There’s an even quicker tempo to ‘Glow Drift’, where the bass of Sam Wagster and percussion of Mikel Patrick Avery create a solid foundation for some great electric riffs by MacKay. It’s a distinct change from previous solo albums, one made to take the sound to another level. Enlarging the sound, he takes on tones outside the mainstream, yet rarely goes so far out to the edge that the music is hard to comprehend. 

While ‘Oh Pearl’ is all MacKay, the choices and tastes he uses in delivering the song are something to behold. Playing a slide, at points he echoes solo sounds sometimes more suited to sounds of the Grateful Dead, yet the piece itself is miles away from anything that band would try. He follows different muses and masters, finding directions that showcase electric sounds rivalling the best work of better-known guitar masters. 

Using a road map that moves in a variety of directions, his choice of Janet Beveridge Bean to deliver vocals on ‘Neil’s Field’ is particularly inspired. She finds a way to make a haunting addition to MacKay’s synths, keyboards and guitar. Short, but sure footed, the song brings out the best in both MacKay and the Eleventh Dream Day and Freakwater singer. It’s an otherworldly sonic adventure.

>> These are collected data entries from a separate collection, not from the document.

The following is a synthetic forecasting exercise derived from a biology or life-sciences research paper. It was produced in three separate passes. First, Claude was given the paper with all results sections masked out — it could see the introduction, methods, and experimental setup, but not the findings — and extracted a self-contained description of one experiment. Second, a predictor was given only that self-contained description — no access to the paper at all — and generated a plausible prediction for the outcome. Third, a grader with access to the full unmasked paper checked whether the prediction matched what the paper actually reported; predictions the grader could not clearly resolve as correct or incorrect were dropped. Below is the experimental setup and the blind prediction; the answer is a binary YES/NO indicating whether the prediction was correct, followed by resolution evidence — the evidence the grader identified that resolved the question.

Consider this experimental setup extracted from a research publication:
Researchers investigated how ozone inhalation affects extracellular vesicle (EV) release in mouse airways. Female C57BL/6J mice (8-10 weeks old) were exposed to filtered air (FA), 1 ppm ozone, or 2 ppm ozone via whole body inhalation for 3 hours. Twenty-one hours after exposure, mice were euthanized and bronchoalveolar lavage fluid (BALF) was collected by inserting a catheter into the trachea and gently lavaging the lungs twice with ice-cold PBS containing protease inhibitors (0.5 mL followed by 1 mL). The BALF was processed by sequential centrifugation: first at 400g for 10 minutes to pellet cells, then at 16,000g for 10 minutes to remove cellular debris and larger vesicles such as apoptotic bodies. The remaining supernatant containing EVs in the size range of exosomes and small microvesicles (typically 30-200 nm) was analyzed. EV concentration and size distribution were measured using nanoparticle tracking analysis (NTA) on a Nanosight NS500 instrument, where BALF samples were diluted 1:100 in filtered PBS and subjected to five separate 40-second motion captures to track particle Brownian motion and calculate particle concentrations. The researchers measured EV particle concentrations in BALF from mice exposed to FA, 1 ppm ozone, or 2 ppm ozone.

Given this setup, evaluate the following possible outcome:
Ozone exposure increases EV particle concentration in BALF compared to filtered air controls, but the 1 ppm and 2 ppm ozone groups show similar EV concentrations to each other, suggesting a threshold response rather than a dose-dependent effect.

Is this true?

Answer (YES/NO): NO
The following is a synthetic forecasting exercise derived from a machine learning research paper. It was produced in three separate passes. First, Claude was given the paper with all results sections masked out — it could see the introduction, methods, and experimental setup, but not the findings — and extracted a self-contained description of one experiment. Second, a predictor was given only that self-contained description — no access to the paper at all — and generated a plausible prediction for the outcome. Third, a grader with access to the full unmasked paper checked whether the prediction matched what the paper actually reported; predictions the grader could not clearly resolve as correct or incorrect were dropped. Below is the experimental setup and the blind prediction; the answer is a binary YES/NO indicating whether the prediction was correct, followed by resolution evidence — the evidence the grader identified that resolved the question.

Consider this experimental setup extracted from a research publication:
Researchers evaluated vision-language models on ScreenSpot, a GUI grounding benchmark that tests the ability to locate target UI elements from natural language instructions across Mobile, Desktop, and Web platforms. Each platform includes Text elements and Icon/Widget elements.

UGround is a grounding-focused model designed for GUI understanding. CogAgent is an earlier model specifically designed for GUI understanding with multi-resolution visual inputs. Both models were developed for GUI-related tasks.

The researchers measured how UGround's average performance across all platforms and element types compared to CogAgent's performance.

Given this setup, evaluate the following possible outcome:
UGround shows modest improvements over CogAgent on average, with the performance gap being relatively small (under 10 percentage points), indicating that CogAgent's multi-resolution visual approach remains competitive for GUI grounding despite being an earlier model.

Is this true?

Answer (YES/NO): NO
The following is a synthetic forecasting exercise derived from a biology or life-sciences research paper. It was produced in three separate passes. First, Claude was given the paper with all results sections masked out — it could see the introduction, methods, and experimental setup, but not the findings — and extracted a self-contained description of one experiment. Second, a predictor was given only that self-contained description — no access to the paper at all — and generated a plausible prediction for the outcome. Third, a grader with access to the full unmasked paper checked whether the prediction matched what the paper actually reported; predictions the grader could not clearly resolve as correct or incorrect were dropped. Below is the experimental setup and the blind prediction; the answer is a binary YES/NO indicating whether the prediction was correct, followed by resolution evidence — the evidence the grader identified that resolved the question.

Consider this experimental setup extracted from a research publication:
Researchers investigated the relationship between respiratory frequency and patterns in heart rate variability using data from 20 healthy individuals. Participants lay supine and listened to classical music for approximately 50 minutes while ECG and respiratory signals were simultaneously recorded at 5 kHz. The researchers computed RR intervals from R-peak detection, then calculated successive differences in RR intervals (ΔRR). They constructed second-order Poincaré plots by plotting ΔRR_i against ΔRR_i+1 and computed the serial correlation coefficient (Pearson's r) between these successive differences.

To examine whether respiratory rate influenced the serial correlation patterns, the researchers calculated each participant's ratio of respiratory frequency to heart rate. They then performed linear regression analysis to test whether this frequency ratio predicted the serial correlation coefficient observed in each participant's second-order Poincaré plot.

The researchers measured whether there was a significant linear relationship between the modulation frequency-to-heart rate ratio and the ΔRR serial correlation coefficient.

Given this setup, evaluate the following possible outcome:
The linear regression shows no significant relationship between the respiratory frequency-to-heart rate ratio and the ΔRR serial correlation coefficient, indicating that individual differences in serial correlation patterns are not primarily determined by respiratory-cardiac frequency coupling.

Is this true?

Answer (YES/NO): NO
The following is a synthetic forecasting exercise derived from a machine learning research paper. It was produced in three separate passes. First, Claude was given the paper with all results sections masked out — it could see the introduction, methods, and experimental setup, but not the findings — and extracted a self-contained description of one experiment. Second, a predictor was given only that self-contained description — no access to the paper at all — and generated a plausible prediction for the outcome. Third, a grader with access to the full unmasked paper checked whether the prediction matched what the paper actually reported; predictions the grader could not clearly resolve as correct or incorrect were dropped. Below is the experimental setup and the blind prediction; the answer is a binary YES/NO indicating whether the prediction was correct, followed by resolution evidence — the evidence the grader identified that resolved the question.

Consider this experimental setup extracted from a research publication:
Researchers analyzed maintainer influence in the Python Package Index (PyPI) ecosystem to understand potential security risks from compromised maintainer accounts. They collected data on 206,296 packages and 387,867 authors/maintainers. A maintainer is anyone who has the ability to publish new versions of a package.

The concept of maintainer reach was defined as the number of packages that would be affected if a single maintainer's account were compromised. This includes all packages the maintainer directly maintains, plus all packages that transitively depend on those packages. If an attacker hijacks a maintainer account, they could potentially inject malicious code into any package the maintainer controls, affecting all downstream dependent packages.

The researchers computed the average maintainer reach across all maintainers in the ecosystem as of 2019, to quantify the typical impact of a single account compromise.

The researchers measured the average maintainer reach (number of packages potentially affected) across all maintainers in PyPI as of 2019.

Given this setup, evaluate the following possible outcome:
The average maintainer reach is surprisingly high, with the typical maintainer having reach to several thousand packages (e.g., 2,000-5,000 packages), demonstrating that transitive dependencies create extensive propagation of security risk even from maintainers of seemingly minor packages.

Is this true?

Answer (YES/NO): NO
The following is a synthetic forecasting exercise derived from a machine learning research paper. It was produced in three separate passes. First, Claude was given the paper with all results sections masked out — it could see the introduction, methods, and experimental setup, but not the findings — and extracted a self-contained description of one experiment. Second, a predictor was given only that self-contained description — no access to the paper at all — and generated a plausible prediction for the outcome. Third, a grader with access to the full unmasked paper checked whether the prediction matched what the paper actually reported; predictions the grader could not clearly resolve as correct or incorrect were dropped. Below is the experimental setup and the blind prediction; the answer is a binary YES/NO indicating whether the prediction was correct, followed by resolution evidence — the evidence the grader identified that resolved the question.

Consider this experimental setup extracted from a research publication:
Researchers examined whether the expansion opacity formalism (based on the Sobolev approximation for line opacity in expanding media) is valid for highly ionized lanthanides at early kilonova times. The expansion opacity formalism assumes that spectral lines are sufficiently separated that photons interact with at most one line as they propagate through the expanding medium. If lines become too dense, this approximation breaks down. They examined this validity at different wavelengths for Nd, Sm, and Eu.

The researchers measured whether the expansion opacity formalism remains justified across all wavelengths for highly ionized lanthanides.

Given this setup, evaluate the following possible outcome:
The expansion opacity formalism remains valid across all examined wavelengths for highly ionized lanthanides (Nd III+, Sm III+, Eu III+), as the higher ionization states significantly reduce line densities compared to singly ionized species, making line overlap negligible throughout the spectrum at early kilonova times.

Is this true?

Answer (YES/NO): NO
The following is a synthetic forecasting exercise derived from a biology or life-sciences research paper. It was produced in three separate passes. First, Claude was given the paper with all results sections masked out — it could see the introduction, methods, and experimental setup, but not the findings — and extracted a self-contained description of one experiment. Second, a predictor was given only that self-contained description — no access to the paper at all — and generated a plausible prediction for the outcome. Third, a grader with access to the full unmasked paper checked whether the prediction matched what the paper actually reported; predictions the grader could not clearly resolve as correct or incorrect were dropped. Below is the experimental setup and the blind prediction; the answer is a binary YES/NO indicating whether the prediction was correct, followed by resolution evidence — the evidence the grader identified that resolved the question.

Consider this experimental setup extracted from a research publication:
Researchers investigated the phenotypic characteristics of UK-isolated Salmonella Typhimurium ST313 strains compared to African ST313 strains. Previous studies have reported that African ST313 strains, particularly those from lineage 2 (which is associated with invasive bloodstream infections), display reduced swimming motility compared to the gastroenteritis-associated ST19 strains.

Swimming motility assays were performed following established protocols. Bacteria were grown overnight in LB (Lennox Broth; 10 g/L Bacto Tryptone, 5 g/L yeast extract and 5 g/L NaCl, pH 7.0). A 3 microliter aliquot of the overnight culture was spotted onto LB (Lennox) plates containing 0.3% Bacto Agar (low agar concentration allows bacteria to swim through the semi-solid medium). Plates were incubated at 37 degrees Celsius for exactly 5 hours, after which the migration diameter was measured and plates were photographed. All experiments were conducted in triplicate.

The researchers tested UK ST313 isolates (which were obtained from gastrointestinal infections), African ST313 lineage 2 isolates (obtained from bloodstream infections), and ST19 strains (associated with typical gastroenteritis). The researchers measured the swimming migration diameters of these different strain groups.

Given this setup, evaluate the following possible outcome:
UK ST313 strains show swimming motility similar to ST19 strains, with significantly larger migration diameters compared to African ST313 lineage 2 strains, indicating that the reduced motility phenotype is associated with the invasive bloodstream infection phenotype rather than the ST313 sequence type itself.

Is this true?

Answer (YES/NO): NO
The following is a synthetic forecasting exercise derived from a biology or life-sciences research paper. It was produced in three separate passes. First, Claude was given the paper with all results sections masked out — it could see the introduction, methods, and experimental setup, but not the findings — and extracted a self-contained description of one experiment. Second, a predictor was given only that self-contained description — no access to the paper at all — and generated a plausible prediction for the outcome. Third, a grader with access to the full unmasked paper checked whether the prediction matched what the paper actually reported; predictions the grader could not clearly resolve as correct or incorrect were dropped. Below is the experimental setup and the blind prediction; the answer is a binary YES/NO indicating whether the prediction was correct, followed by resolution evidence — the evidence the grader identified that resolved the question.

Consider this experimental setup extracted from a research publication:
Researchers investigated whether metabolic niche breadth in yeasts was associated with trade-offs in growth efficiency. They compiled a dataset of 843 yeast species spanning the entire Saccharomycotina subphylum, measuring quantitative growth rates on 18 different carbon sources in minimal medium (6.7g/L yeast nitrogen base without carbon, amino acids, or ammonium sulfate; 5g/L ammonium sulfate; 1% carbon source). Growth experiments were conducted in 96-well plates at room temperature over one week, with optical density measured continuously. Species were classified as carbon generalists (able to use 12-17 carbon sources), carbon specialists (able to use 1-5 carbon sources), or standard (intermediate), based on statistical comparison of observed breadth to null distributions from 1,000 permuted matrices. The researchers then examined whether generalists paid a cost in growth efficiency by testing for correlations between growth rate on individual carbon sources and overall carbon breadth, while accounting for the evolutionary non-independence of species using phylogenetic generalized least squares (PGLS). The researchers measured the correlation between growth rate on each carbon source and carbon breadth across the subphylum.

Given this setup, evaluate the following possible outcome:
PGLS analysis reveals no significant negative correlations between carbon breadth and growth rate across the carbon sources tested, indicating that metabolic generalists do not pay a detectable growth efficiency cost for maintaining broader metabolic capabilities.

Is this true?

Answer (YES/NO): YES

The title track, ‘Locust Land’ is a masterful mix of piano and guitar, starting off in gentle territory before electric guitars chart a course adding a bit more heft to the proceedings. It’s a remarkable construct, one that makes you realise this is a record that goes in so many different directions you really are left breathless at all the places Bill MacKay manages to visit on Locust Land. It’s a testimony to a man who keeps putting new twists on the art of guitar.